所给文段
老家有座不出名的小山,名曰铜山。山不高,因山石富含铜元素而得名。这山几乎没什么可写的,也很难见到有人会写这座无名小山。我对这山怀有深深的感情,如果我再不写点文字,那这座山将会更沉寂。它屹立在那里,它就是我的根。
进村的路途,虽不是翻山越岭,也算是九曲八弯。乡村的小路,蜿蜒直达绿色深处,蒿草丛生,四周都是油 绿发亮的庄稼。远远望见一座山,那便是铜山,穿过山前田野的小路,山脚下就是自己曾经的家。一个村庄有很多条归家的路,即使它们有了很大的改变,也许在某个路口,忽然产生陌生的感觉,但很快,就会判断出哪一条是回家的路。

所给数据行
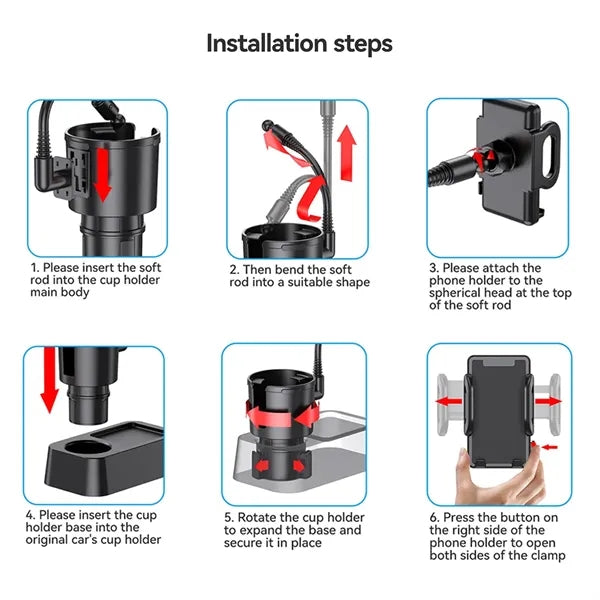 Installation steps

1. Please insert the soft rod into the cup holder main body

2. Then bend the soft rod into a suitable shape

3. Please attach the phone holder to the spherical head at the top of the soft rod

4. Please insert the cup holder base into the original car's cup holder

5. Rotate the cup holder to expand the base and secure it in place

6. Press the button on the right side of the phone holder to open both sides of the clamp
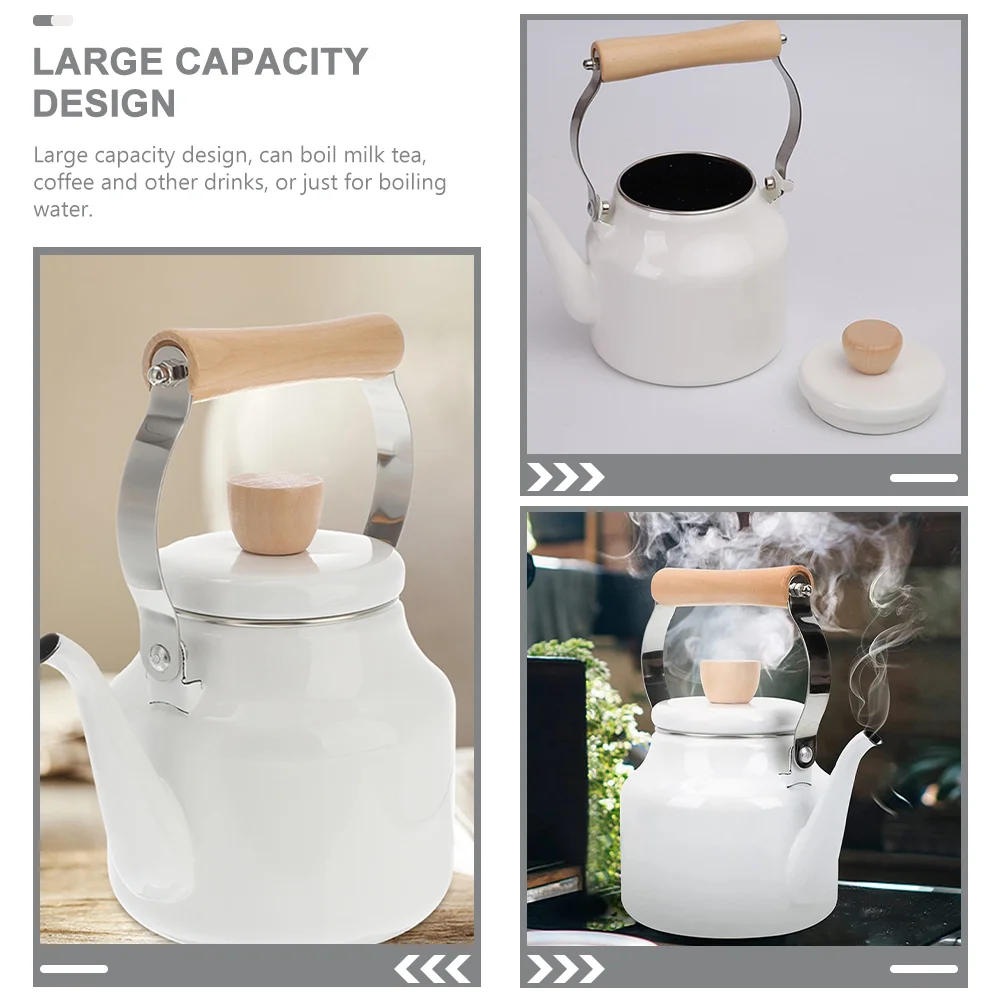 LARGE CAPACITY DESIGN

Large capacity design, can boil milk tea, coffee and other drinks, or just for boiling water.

任务说明
根据所给文段回答:
(a) 铜山因什么而得名?
(b) 进村的乡村小路四周是什么?
(c) 穿过山前田野的小路,山脚下是什么?
请只依据所给文段作答。

任务输出
(a) 因山石富含铜元素而得名。
(b) 四周都是油绿发亮的庄稼。
(c) 山脚下是作者曾经的家。